La Suisse et la France se parlent à nouveau, après plus d'un an d'absence de contacts à haut niveau, se réjouit l'ambassadeur de France en Suisse. Il assure que Paris n'était pas fâché suite à l'achat de F-35 américains par Berne au détriment des Rafale français.

"Pendant un moment, nous ne savions plus ce que nous allions pouvoir faire ensemble", explique Frédéric Journès dans un entretien diffusé mercredi par les journaux du groupe de presse Tamedia, affirmant qu'aucune mesure n'a été prise contre la Suisse. "Aujourd'hui, le sujet est clos".

Dans un contexte géopolitique et économique différent, "nous avons identifié des choses politiques sur lesquelles nous avons une occasion de nous retrouver", ajoute-t-il. Il cite notamment l'initiative de communauté politique européenne et des sujets spécifiques aux régions frontalières, comme la fiscalité du télétravail et la santé.

Commission sur la santé

Une commission de coopération commune en matière de santé sera d'ailleurs créée le 15 décembre, poursuit M. Journès. "Dans ce cadre, nous devons réfléchir à la formation des professionnels et à la prise en charge des patients de part et d'autre de la frontière".

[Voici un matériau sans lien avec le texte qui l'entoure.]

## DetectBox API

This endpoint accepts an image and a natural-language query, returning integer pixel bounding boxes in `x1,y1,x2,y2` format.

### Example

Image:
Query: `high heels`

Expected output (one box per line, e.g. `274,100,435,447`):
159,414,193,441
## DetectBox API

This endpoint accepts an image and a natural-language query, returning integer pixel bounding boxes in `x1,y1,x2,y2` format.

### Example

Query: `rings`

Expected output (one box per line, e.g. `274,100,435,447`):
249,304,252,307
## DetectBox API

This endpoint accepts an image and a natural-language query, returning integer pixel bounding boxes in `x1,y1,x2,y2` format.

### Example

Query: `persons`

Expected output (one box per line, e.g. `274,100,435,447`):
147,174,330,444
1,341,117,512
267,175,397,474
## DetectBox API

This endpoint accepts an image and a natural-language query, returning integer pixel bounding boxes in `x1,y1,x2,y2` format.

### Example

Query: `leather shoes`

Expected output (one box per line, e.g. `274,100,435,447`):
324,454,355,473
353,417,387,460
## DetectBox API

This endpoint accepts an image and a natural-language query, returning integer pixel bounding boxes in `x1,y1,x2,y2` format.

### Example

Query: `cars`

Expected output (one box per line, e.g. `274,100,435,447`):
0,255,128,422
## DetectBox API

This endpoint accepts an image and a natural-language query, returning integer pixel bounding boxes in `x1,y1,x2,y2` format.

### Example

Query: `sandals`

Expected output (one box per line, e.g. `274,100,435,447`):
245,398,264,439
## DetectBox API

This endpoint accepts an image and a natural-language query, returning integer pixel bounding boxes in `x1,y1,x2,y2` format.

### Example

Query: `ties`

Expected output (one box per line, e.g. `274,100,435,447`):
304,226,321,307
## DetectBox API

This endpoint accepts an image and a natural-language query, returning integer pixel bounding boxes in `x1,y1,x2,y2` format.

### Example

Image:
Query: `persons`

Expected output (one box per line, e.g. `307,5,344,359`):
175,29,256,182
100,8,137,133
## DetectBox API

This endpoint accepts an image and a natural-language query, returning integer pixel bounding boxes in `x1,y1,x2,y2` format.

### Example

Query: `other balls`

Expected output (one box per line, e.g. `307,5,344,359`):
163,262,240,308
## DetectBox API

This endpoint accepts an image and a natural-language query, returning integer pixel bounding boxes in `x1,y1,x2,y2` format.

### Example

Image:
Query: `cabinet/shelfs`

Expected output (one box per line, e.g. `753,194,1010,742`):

Avec la force du franc suisse, une infirmière peut arriver à un salaire de directeur en France, converti en euros, remarque le diplomate. "Nous ne sommes pas en mesure d'atteindre ce niveau de salaire par le biais de subventions. Nous devons donc réfléchir à autre chose et le mieux est de le faire ensemble".

Il ne voit en revanche aucun changement sur un déblocage de la participation de la Suisse au programme européen de recherche Horizon indépendant des avancées dans les autres dossiers. "Ça fait dix ans que les Européens demandent les mêmes choses. On n'ira pas plus loin sans régler ces problèmes".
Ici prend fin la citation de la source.